Can't we just do away with the double fr_FR and fr in our array?

Unfortunately, no. The short explanation is, even after you place your translation under a /fr/ subdirectory, so that it is used by default when your locale is fr_FR, fr_CA, fr_BE, fr_CH and so on, gettext still can't work with a locale that is just set to fr. This is because, as explained in the Prerequisites, if your system doesn't have an fr or fr.utf8 listed with locale -a, gettext just doesn't know how to handle it language.

Now. the long explanation as to why don't we couldn't just use a single fr_FR in our $langs array is: we want to smartly set our dropdown to French, even when fr_CA is provided, and we can't do something as simple as just picking the first two characters of the array locale, due to the fact that we will also want to support both pt_PT and pt_BR as well as zh_CN and zh_TW, as separate languages (because that's pretty much what they are).
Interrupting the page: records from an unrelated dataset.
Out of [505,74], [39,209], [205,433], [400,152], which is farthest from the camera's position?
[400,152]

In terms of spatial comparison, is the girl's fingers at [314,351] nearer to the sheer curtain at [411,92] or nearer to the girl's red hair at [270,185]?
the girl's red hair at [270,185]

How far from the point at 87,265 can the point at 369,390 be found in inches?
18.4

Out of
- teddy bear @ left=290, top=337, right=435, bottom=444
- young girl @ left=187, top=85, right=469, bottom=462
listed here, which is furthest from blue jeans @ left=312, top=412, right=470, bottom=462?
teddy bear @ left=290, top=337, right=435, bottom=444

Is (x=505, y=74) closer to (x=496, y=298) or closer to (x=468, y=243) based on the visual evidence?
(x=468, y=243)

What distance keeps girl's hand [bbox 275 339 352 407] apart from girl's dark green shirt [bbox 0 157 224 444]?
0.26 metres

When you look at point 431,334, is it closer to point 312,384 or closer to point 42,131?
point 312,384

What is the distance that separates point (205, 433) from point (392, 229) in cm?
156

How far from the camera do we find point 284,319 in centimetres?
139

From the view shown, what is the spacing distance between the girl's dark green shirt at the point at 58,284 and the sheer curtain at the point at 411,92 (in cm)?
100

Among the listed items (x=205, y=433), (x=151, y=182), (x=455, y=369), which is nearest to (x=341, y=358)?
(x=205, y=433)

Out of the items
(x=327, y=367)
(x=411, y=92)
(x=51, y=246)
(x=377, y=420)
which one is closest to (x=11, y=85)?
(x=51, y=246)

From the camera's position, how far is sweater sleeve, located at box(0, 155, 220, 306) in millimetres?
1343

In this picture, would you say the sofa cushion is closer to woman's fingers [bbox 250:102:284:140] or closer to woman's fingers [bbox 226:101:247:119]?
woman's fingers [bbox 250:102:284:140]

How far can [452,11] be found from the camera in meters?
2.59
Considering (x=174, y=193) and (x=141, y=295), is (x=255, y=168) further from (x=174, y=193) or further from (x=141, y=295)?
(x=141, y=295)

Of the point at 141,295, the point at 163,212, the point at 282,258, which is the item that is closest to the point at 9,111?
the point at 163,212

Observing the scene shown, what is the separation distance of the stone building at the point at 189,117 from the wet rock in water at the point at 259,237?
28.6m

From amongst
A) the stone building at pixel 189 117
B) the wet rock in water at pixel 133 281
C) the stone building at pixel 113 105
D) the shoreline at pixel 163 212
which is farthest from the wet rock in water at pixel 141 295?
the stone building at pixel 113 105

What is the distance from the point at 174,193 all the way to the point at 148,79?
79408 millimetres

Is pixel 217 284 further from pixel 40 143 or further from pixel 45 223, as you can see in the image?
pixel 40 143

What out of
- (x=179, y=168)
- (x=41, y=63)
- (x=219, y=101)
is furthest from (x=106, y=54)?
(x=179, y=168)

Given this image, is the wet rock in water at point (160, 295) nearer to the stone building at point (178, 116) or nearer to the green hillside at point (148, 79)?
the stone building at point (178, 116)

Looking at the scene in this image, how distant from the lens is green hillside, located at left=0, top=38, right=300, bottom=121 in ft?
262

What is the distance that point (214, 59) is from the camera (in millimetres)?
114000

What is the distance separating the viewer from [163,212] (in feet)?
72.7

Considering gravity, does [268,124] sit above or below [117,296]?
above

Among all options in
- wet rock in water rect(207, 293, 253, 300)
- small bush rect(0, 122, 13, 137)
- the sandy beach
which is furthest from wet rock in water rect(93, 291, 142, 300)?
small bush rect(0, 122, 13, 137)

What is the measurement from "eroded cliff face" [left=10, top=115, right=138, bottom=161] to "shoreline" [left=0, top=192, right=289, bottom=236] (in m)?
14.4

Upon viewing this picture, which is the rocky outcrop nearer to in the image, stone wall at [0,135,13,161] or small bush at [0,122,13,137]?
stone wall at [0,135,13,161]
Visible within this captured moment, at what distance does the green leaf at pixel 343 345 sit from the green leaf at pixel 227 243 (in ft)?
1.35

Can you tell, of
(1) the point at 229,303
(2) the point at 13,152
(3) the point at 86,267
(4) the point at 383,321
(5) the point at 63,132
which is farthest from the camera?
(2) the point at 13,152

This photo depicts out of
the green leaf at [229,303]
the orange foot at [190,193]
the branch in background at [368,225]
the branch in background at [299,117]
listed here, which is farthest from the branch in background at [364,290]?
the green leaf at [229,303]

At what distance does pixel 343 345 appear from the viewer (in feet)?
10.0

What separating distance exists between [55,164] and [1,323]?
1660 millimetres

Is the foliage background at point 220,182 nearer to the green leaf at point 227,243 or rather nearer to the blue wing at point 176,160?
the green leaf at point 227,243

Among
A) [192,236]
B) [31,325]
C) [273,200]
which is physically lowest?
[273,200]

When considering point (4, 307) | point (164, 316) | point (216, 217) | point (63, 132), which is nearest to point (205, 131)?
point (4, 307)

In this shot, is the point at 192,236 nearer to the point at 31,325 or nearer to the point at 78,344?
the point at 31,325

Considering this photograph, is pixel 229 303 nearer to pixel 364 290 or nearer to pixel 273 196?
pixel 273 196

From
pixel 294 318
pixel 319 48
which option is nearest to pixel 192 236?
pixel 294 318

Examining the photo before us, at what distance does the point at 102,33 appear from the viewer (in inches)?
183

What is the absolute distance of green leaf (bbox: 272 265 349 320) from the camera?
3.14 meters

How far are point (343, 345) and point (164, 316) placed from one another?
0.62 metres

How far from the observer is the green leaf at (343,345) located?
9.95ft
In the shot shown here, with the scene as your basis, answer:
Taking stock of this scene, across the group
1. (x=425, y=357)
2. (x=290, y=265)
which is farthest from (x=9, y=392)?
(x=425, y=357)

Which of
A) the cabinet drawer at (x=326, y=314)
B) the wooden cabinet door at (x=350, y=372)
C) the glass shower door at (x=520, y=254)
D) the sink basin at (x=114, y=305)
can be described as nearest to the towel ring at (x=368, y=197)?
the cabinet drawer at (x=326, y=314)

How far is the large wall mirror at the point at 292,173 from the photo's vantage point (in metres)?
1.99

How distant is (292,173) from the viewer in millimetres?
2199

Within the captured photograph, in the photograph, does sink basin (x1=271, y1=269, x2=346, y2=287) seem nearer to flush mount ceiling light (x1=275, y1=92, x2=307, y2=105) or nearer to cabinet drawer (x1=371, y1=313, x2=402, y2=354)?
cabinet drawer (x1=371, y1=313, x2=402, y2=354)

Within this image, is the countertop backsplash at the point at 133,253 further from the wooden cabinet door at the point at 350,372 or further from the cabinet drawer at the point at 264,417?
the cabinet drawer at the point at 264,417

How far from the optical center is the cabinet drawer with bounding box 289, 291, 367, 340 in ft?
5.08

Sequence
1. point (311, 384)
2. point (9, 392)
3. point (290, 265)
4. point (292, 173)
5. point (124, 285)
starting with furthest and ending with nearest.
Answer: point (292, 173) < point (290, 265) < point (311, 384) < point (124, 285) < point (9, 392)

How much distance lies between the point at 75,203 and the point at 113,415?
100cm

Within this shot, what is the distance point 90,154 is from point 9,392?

So, if we were to just try to isolate the substring up to the underscore, then if we had zh_CN defined before zh_TW in our array, Traditional Chinese speakers would see the dropdown set to Simplified Chinese and that's not what we want.

Thus, for our dropdown selection comparison, we must provide a value that is the lowest common denominator we want the language to apply to, which can be either a simple fr or es, or a longer pt_BR or zh_CN. But as we explained previously, we can't use that lowest common denominator for locale selection, as gettext might not know how to handle it. And that is why we need to duplicate part of the locale in two places in our array.

<rant>Of course, it would be oh so much simpler if OSes agreed that short locales without a region are perfectly valid entities by default, especially as gettext doesn't seem to have any issue accepting them when looking for .mo files, but hey, that's localization for you: no-one EVER manages to get it right...</rant>

How about a real-life example?

Alright... Since I'm all about Open Source, let me show you exactly how I am applying all of the above to the Rufus Homepage. You can click the following to access the current index.php source for the Rufus site, as well as the locale/ subdirectory. There's also this guide, that I provide to any translator who volunteered to create a translation for the homepage. Hopefully, these will help you fill any blanks, and allow you to provide an awesome multilingual web page!

What about right-to-left languages?

Look at the PHP source and look for the use of the $dir variable.